DATASET:
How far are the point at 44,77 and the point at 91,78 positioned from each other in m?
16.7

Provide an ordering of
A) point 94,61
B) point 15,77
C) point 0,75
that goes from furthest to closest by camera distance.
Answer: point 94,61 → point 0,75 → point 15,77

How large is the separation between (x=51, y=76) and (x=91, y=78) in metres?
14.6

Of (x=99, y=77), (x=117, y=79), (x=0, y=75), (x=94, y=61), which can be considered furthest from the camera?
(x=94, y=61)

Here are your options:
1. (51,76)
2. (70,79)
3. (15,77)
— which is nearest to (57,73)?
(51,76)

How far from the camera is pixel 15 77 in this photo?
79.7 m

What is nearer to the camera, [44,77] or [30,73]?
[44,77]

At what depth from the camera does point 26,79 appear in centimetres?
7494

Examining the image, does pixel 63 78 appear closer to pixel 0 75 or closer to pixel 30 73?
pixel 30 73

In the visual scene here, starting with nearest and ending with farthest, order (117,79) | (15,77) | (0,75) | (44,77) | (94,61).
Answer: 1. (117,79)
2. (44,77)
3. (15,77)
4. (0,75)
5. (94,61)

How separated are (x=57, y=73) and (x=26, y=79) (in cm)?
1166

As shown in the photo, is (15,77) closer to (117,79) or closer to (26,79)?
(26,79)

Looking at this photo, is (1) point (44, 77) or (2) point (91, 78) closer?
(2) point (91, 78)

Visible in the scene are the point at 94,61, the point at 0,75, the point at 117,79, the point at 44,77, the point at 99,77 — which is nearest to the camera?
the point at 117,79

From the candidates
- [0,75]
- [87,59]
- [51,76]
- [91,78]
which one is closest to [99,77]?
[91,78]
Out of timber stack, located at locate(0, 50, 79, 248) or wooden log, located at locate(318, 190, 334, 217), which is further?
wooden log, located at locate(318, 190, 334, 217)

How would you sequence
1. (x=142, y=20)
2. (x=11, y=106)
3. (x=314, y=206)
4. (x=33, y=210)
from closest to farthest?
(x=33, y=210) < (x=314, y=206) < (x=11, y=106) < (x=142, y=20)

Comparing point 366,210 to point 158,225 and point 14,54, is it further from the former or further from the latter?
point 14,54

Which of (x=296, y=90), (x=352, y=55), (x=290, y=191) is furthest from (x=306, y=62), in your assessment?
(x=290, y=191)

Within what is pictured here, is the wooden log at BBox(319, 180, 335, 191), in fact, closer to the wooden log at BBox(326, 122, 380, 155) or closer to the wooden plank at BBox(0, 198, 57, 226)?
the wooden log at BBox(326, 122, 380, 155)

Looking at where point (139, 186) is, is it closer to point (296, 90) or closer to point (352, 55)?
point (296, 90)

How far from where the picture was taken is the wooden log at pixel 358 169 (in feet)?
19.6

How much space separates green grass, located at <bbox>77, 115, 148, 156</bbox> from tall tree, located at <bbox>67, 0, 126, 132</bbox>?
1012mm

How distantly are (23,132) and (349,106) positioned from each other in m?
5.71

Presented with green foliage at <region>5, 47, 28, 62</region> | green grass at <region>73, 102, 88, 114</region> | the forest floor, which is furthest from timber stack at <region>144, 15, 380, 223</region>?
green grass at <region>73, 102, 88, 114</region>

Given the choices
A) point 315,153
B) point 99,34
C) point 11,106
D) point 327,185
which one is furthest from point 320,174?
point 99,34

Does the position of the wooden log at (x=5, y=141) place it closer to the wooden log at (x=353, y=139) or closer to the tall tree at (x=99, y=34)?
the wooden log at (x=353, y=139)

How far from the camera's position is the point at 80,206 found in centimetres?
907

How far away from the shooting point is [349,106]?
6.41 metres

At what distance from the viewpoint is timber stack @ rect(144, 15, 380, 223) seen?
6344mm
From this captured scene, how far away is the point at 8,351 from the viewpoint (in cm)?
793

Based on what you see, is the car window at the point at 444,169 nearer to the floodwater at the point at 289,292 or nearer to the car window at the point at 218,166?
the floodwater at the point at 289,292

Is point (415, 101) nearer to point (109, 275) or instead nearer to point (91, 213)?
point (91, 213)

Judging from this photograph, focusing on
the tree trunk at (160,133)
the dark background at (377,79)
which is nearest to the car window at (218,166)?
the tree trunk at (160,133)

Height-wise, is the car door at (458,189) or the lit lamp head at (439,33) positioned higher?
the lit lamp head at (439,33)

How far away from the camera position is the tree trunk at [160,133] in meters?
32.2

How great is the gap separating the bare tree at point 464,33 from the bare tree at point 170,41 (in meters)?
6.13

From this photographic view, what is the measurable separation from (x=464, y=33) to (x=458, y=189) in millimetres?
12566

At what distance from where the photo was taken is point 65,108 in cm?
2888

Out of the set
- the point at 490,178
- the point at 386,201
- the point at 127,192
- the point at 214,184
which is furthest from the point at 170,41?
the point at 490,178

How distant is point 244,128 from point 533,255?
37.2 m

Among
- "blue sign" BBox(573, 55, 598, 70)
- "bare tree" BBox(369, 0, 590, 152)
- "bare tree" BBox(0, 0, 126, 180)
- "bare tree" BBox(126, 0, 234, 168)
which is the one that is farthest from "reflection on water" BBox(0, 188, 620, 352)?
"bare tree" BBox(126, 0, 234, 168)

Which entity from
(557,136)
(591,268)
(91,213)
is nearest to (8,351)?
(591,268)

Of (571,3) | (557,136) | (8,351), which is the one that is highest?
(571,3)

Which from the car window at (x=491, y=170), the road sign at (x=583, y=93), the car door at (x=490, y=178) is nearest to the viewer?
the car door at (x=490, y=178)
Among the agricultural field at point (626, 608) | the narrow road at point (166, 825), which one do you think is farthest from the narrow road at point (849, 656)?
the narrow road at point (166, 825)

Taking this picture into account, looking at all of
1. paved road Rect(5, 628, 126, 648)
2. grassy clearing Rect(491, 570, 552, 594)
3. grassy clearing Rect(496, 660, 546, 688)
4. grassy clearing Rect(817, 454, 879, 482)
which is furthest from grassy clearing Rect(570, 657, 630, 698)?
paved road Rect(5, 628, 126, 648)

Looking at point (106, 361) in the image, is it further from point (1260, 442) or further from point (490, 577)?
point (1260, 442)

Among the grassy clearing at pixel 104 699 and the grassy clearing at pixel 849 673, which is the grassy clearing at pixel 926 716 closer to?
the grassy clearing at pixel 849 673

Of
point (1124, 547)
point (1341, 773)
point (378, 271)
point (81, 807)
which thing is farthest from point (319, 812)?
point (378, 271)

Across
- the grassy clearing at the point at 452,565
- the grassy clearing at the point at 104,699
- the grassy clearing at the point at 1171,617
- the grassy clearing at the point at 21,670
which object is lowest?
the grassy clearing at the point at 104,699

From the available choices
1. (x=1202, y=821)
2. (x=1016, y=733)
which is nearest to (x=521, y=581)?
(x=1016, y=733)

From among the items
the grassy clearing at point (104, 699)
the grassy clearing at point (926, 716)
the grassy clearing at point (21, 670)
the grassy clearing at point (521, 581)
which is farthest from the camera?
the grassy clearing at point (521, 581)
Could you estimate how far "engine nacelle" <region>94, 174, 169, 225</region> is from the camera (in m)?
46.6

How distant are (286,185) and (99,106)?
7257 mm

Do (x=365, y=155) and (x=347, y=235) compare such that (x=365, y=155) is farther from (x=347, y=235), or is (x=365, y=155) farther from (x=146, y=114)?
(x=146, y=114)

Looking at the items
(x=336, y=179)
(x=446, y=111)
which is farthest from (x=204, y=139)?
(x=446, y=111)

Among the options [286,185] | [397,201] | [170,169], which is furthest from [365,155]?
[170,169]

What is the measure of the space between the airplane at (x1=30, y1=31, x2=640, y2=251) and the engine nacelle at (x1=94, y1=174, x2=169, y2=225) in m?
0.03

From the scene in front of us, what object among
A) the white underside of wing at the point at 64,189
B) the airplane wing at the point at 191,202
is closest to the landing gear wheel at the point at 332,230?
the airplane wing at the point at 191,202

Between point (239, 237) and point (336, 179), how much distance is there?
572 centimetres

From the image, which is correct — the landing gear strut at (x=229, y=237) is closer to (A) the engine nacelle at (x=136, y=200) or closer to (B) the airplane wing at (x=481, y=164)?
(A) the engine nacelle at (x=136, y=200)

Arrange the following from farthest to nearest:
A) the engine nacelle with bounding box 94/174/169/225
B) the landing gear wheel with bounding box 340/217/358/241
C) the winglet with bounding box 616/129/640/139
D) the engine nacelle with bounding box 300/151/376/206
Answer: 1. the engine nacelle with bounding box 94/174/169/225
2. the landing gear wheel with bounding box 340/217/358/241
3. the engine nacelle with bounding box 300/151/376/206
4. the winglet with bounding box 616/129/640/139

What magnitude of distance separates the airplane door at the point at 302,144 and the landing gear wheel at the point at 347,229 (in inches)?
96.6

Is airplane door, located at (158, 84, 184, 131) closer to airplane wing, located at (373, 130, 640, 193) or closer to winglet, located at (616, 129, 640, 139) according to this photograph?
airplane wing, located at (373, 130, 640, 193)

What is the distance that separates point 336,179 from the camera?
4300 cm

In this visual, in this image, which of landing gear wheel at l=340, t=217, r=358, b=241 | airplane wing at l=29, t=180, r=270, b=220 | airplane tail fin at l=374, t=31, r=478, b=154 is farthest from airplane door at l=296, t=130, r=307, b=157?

EXERCISE PROMPT: Copy out every line from the one containing "What magnitude of" to the end of the material, both ends included.

EXERCISE RESPONSE:
What magnitude of distance separates the airplane door at the point at 302,144 and the landing gear wheel at the point at 347,229 (in inches)?
96.6

Is airplane door, located at (158, 84, 184, 131) closer to airplane wing, located at (373, 130, 640, 193) or closer to winglet, located at (616, 129, 640, 139) according to this photograph?
airplane wing, located at (373, 130, 640, 193)

What is the distance that separates point 336,179 from the camera?
4300 cm

In this visual, in this image, which of landing gear wheel at l=340, t=217, r=358, b=241 | airplane wing at l=29, t=180, r=270, b=220 | airplane tail fin at l=374, t=31, r=478, b=154 is farthest from airplane door at l=296, t=130, r=307, b=157?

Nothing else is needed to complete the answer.